English Expressions & Phrases
go through something
= search/examine something carefully
= (bir şeyi ayrıntısıyla ve dikkatlice/iyice)
araştırmak, arayıp taramak
incelemek, kontrol etmek
göz atmak, gözden geçirmek
bakmak, karıştırmak
* Could you go through these files and find Mrs. Hugo's phone number?
(Bu dosyalara dikkatlice göz atıp/bakıp Bayan Hugo'nun telefon numarasını bulur musun/bulabilir misin?)
* A customs officer went through my suitcase.
(Bir gümrük memuru/görevlisi valizimi/bavulumu/çantamı dikkatlice inceledi/kontrol etti.)
* She went through his pants pockets, looking for his wallet.
(Cüzdanını ararken/aramak için pantolonunun ceplerine baktı/ceplerini yokladı/kontrol etti.)
* Someone had broken into the office and gone through all the drawers.
(Biri ofise/büroya zorla girip tüm çekmeceleri arayıp taramış/karıştırmış.)
* Collins went through every legal book she could find.
(Collins bulabildiği her hukuk kitabını inceledi/gözden geçirdi.)
* He spent quite a while going through his desk, looking for the papers.
(Evrakları aramak için/ararken masasını gözden geçirmekle bir hayli vakit/zaman harcadı/geçirdi.)
* A: I can't find my keys.
(Anahtarlarımı bulamıyorum.)
B: Have you gone through your jacket pockets?
(Ceketinin/montunun ceplerine baktın mı/ceplerini kontrol ettin mi?)
* Would you mind if we went through your pockets?
(Ceplerine bakmamızda/ceplerini kontrol etmemizde bir sakınca var mı?)
* I don't like to go through other people's drawers.
(Başka insanların çekmecelerini karıştırmayı sevmem/karıştırmak hoşuma gitmez.)
* We went through all the cupboards and drawers and found things we hadn't seen for years.
(Bütün dolapları ve çekmeceleri karıştırdık/gözden geçirdik ve yıllardır görmediğimiz şeyler bulduk.)
* She's going through all the drawers, looking for a pen.
(Bir kalem ararken bütün çekmecelere bakıyor.)
* I went through my bag, but I still can't find my keys!
(Çantama iyice baktım ama hala anahtarlarımı bulamıyorum/anahtarlarım yok ortada!)

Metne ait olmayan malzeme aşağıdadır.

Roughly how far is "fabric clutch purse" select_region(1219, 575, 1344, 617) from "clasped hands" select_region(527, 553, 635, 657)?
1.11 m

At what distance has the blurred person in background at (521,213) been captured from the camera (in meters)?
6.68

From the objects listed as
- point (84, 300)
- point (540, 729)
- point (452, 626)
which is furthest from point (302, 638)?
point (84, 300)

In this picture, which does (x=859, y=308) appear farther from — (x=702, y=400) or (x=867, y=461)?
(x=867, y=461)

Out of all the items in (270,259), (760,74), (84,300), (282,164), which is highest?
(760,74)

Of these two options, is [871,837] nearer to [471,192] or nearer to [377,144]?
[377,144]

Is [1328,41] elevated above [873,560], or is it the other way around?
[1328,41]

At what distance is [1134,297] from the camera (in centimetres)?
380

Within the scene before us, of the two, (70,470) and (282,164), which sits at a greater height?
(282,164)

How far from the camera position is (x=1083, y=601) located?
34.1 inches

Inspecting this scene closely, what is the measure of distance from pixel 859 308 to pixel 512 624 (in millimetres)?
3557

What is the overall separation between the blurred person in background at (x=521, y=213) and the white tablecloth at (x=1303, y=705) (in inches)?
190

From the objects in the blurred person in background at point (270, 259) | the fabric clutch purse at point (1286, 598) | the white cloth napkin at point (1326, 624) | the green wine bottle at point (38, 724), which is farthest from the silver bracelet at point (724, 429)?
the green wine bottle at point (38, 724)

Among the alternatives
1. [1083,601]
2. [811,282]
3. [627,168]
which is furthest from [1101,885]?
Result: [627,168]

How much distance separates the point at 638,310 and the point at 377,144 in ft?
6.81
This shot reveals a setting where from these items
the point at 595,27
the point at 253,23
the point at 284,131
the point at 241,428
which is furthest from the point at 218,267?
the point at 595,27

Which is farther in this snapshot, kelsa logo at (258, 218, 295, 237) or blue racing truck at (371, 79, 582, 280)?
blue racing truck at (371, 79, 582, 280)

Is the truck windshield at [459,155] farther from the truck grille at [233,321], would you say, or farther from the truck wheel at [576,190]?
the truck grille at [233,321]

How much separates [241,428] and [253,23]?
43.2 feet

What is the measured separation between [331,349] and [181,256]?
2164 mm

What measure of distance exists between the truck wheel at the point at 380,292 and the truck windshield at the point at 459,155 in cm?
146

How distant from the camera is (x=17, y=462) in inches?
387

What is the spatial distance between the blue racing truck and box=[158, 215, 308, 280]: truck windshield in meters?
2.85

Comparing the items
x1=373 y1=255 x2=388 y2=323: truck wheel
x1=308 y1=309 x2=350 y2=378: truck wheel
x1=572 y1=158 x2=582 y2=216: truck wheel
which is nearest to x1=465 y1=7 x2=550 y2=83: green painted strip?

* I'm going through my wardrobe and throwing out all the clothes I don't wear any more.
(Gardolabımı gözden geçirip artık giymediğim bütün elbiselerimi atıyorum.)
* Remember to go through the pockets before you put those trousers in the washing machine.
(Bu pantolonu çamaşır makinesine atmadan önce ceplerini kontrol etmeyi/ceplerine bakmayı unutma.)
* The lawyer went through the documents but couldn't find any useful information.
(Avukat evrakları inceledi/arayıp taradı ama işe yarar/kullanabileceği bir bilgi bulamadı.)
* I went through the drawer trying to find the earring I lost.
(Kaybettiğim küpemi bulmaya uğraşırken çekmeceye baktım/göz attım/çekmeceyi kontrol ettim.)
* I'm going through this report. I want to double-check for mistakes.
(Raporu inceliyorum. Bir kere daha hata kontrolü yapmak/hata var mı yok mu diye bakmak istiyorum/yapayım/bakayım dedim.)
* We will go through it all again tonight.
(Bu gece her şeyi yeniden/bir daha gözden geçireceğiz.)
* I went through the students' papers, looking for the best one.
(En iyi öğrenciyi ararken/bulmaya/belirlemeye çalışırken öğrenci belgelerine/evraklarına göz attım/belgelerini inceledim.)
* Someone has been going through my mail without permission.
(Biri iznim olmadan/izinsiz bir şekilde mektubuma bakıyor/mektubumu okuyor.)
(İznim olmadan/izinsiz bir şekilde mektubuma bakan/göz atan/mektubumu okuyan biri var.)